_Required task_
Retype the data below word for word, starting with its first line and going on through the line that contains "Can you find cell?".

::: Information supplied

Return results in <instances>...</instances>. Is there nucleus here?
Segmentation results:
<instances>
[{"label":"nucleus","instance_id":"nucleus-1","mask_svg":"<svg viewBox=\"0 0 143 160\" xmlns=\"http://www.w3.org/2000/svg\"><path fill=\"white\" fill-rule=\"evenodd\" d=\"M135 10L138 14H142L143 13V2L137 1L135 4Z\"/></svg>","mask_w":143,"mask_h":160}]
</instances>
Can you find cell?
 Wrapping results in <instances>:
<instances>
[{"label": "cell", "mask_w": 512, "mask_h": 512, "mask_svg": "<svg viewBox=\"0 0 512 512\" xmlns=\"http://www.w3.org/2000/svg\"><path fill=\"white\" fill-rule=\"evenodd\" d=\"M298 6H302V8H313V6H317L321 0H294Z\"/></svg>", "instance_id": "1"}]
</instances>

::::::

_Task output_
Return results in <instances>...</instances>. Is there nucleus here?
Segmentation results:
<instances>
[{"label":"nucleus","instance_id":"nucleus-1","mask_svg":"<svg viewBox=\"0 0 143 160\" xmlns=\"http://www.w3.org/2000/svg\"><path fill=\"white\" fill-rule=\"evenodd\" d=\"M135 10L138 14H142L143 13V2L137 1L135 4Z\"/></svg>","mask_w":143,"mask_h":160}]
</instances>
Can you find cell?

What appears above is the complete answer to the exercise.